Kamala Harris felt sick when she got this awful message from a firefighter

Gage Skidmore from Peoria, AZ, United States of America, CC BY-SA 2.0, https://creativecommons.org/licenses/by-sa/2.0, via Wikimedia Commons

Kamala Harris thought she’d be running away with the race. 

Instead, she’s facing one problem that could sink her. 

And Kamala Harris felt sick when she got this awful message from a firefighter. 

Kamala Harris has a serious problem with working-class voters 

The road to the White House runs through the Rust Belt swing states of Wisconsin, Pennsylvania, and Michigan. 

Former President Donald Trump became the first Republican since the 1980s to carry them in the 2016 Election. 

He was able to flip these “Blue Wall” states on the strength of his performance with working-class voters. 

President Joe Biden won them in 2020 by a narrow margin. 

He spent decades building his phony “Blue-collar Joe” persona. 

Vice President Kamala Harris is a San Francisco Democrat who has never had to compete for the work-classing vote in her political career. 

Democrats have become the party of the coastal elites and have lost touch with working-class voters. 

Former United Steelworkers Local 2227 president Scott Sauritch in West Mifflin, Pennsylvania, went to a Hillary Clinton rally in 2016 in Pittsburgh. 

He was hoping that she would talk about jobs, but she went on a rant about how Trump wasn’t fit to be President. 

Sauritch left wondering what her plan was to help steelworkers. 

He voted for Clinton in 2016, but this year he’s supporting Trump because Democrats are out of touch with working-class voters. 

Trump is extremely popular with the rank-and-file members in his union. 

“I don’t care what you see on TV,” Sauritch said. “The grunts in the lunchroom love Trump.”

The steel mills and factories of Western Pennsylvania used to be dominated by Democrats. 

Democrat Presidential candidate Walter Mondale won 10 counties in Western Pennsylvania in his landslide loss to Ronald Reagan in the 1984 Election. 

Clinton only won a single county in Western Pennsylvania in 2016. 
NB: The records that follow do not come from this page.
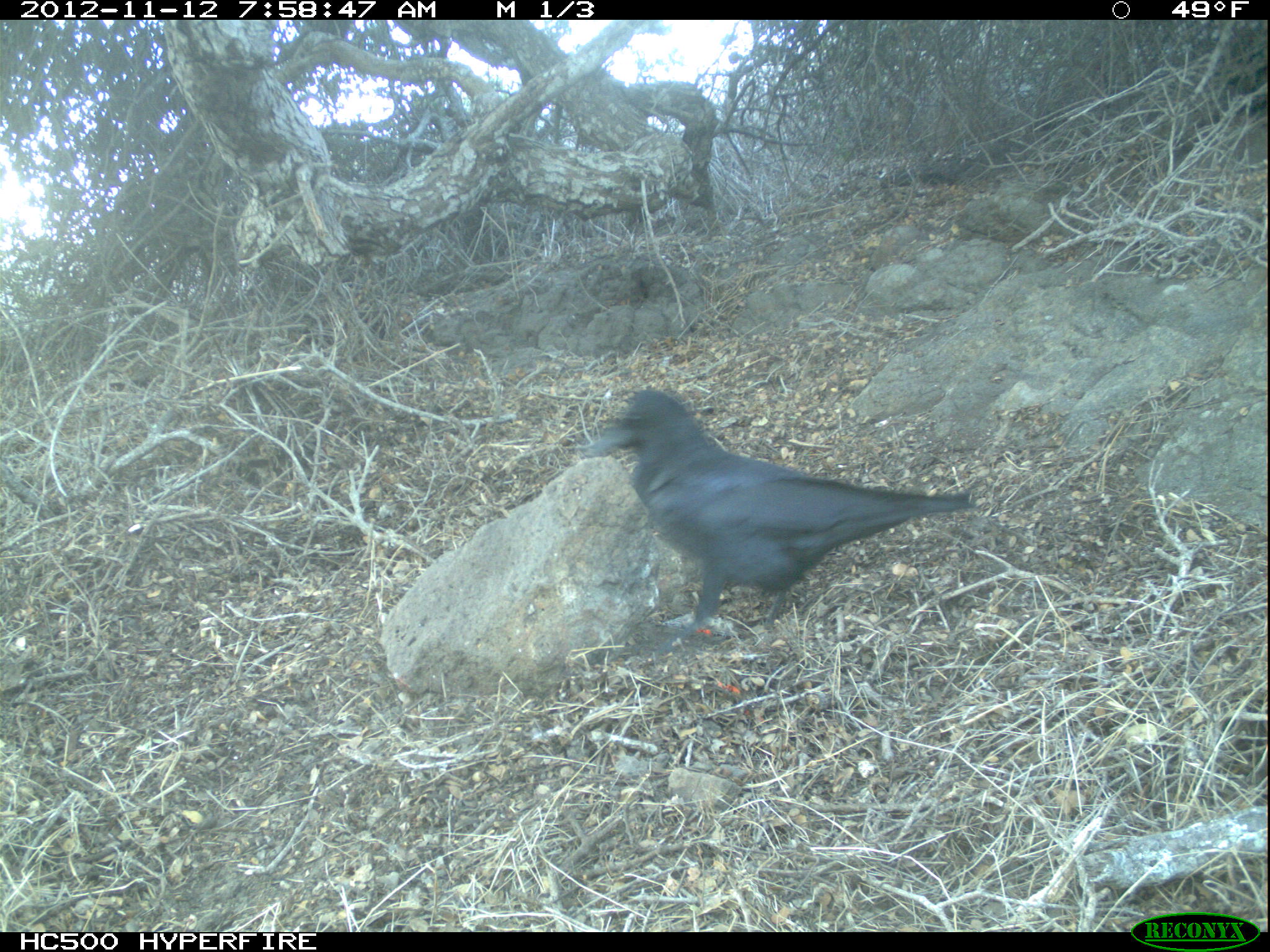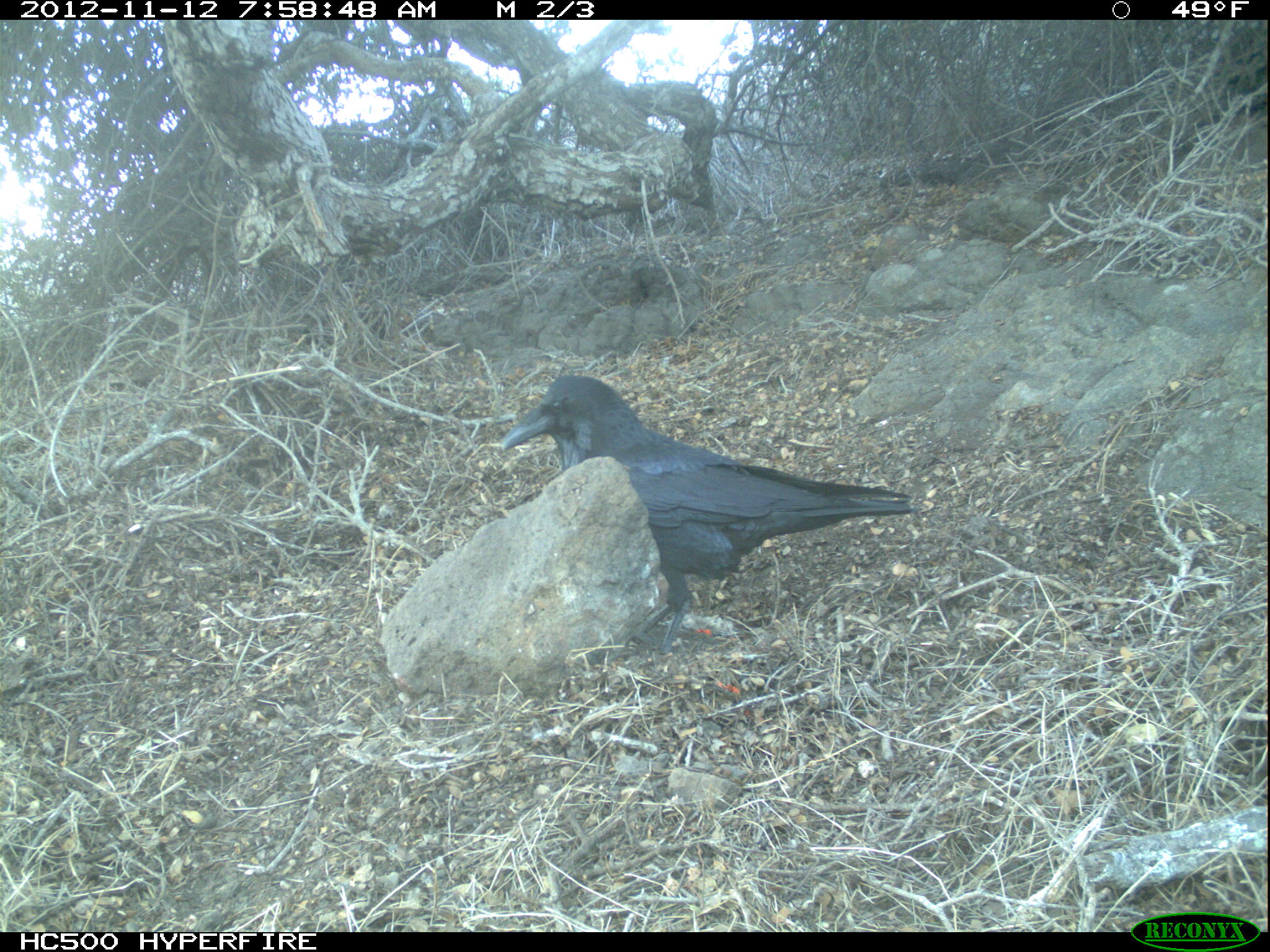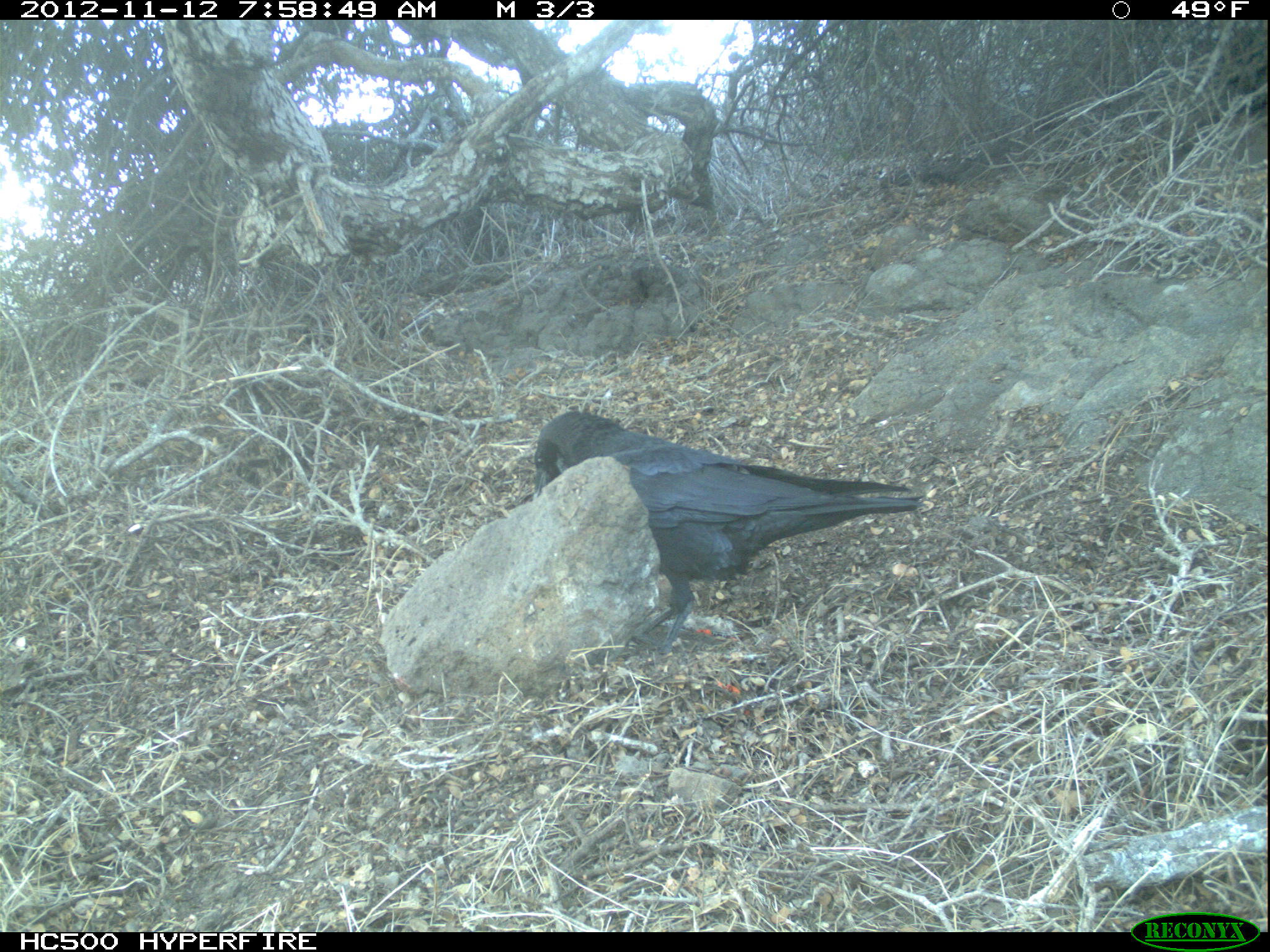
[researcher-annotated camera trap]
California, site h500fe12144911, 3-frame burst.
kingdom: Animalia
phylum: Chordata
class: Aves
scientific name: Aves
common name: bird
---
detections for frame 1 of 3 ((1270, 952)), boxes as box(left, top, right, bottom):
bird: box(584, 386, 975, 654)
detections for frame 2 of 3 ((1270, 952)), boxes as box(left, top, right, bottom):
bird: box(499, 374, 925, 660)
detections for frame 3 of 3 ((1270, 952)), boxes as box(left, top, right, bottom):
bird: box(535, 412, 926, 665)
Democrats sold out the working class

A retired firefighter in Berks County, Pennsylvania, named Steve told the New Yorker that he voted for former President Bill Clinton twice. 

“Grandpop was a Democrat, Dad was a Democrat,” Steve explained. “They had a pro-union stance, and that was that. I learned it from them.”
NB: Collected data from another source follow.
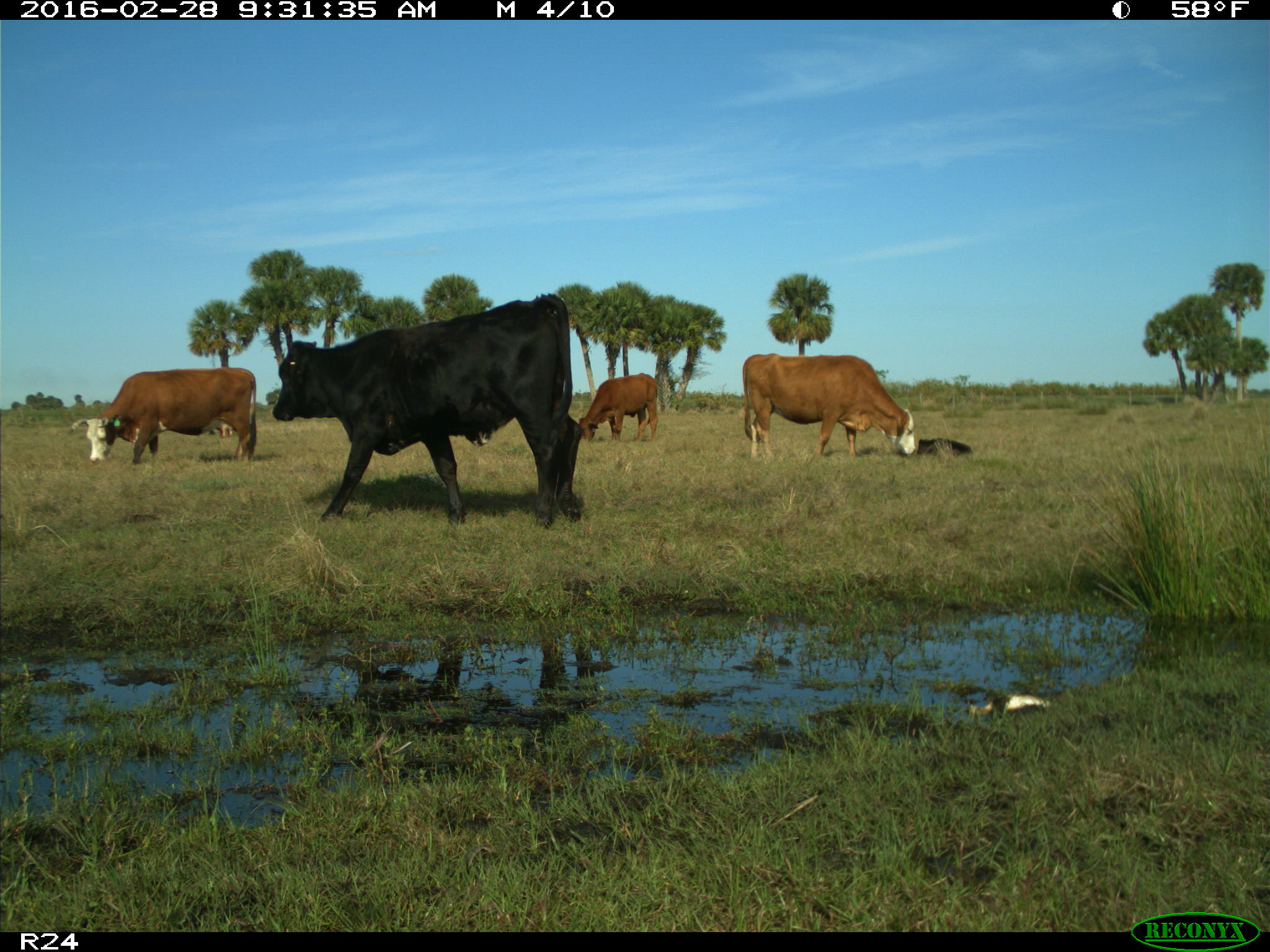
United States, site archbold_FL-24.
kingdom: Animalia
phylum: Chordata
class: Mammalia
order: Artiodactyla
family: Bovidae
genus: Bos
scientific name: Bos taurus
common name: domestic cow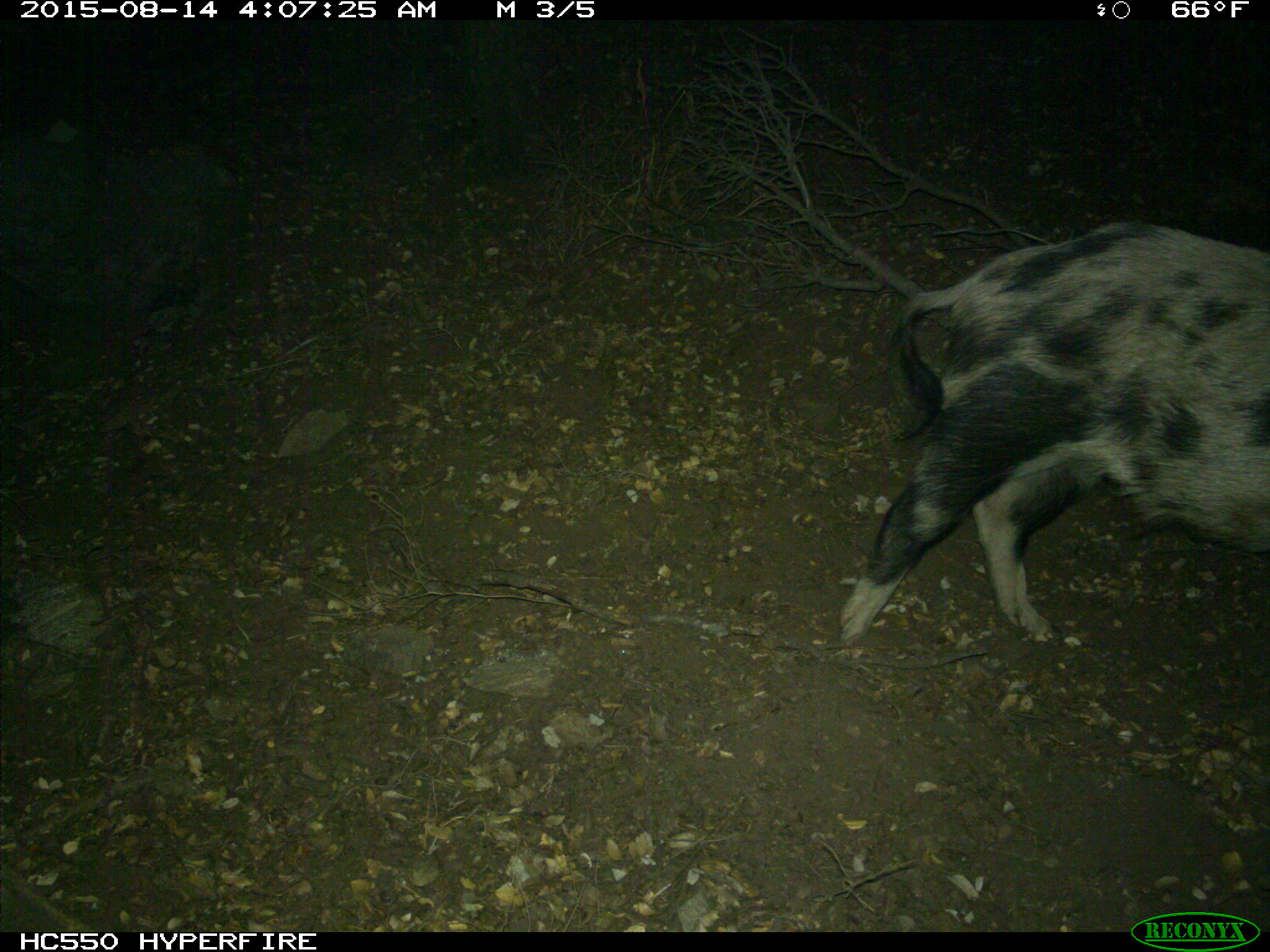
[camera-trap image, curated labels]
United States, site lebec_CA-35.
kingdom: Animalia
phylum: Chordata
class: Mammalia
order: Artiodactyla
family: Suidae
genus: Sus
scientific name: Sus scrofa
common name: wild boar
But he started to reconsider his views when the North American Free Trade Agreement (NAFTA), that Clinton signed, was followed by heavy job losses in the Rust Belt. 

“Those places laid off hundreds, sometimes thousands, of people,” Steve said. 
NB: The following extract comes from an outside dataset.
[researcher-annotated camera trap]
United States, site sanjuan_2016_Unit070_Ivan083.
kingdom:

Aaron Joseph, a Pennsylvania union organizer for the International Union of Painters and Allied Trades, said there was disappointment in his union when Biden dropped out of the race.

Biden was born in Scranton, Pennsylvania, and his longtime support for labor appealed to working-class voters in Pennsylvania, according to Joseph. 

Kamala is facing a challenge with these workers. 

“She’s from California – that generally does not play well in western Pennsylvania,” Joseph said. 

State Representative Manuel Guzman (D-PA) who represents Reading, Pennsylvania, said that Kamala’s message of Trump being a threat to democracy doesn’t connect with people who are struggling to make ends meet. 

“We’ve become so focussed as a national party on saving democracy,” Guzman said. “I’m gonna be honest with you—I’ve not heard one person in the city of Reading talk to me about democracy! What they’re telling me is ‘Manny, why is gas so high?’ ‘Why is my rent so high?’ No one is speaking enough to these issues.”

Democrats have become the party of voters in New York and San Francisco.